The Privacy Act of 1974: An Assessment. APPENDIX 4 TO The Report of The Privacy Protection Study Commission.. Accountings of Disclosures


The Commission believes that the primary value of the accounting of disclosures requirement should be its utility for propagating corrections and that a reasonableness test should, therefore, be used in determining the period of time for which an accounting must be kept. [(b)(1)(B)] The existing provision [5 U.S. C.552a(c)(4)] is inadequate in that it does not require that corrections be propagated within an agency where inaccuracies can be every bit as harmful to the individual as inaccuracies in records disclosed to users outside the agency.

The proposed revision of the accounting of disclosures requirement stipulates that an accounting be kept of all disclosures to: (1) recipients to whom the agency could reasonably be expected to propagate a correction pursuant to the revised propagation of corrections requirement [(f)]; and (2) recipients of which the agency could reasonably be expected to be aware but to whom it could not be reasonably expected to propagate corrections. This means, of course, that an accounting would have to be made of internal as well as external disclosures, although not necessarily of all of them. For example, no accounting would be required of a disclosure to the individual himself, or of a disclosure to a member of the public (be it the individual or someone else) pursuant to a Freedom of Information Act request.

While the revised accounting of disclosures requirement has a broader reach than the corresponding provision in the current law, it is also narrowing in that an accounting need be given to the individual only upon his specific request, and only of those disclosures made "within a reasonable period of time prior to the request." The "reasonable period of time" should be commensurate with the period of time the agency needs to keep an accounting in order to propagate corrections; that is, so long as information in derivative records could affect determinations as to an individual's rights, opportunities, or benefits.

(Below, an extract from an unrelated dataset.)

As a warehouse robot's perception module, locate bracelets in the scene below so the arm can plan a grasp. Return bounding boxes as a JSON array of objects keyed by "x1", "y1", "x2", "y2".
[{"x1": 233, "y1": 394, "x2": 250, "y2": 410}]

In providing the accounting, the agency shall take reasonable affirmative steps to inform the individual, in a form comprehensible to him, of (a) the date, nature, and purpose of each disclosure; and (b) the name and address of the person or agency to whom the disclosure was made. [(b)(1)(B)(iii)] The revision preserves the current law's use of the word "accounting," as opposed to "record," of disclosures so as to allow for any scheme that enables the agency to reconstruct a list of past disclosures; that is, an explicit record or log entry need not be made for each disclosure if an accounting can otherwise be rendered. This is especially important in the case of frequent bulk transfers of data on large numbers of individuals. As with the current law, the Commission also does not intend that an accounting be considered a "record" as defined in revised subsection (a)(3).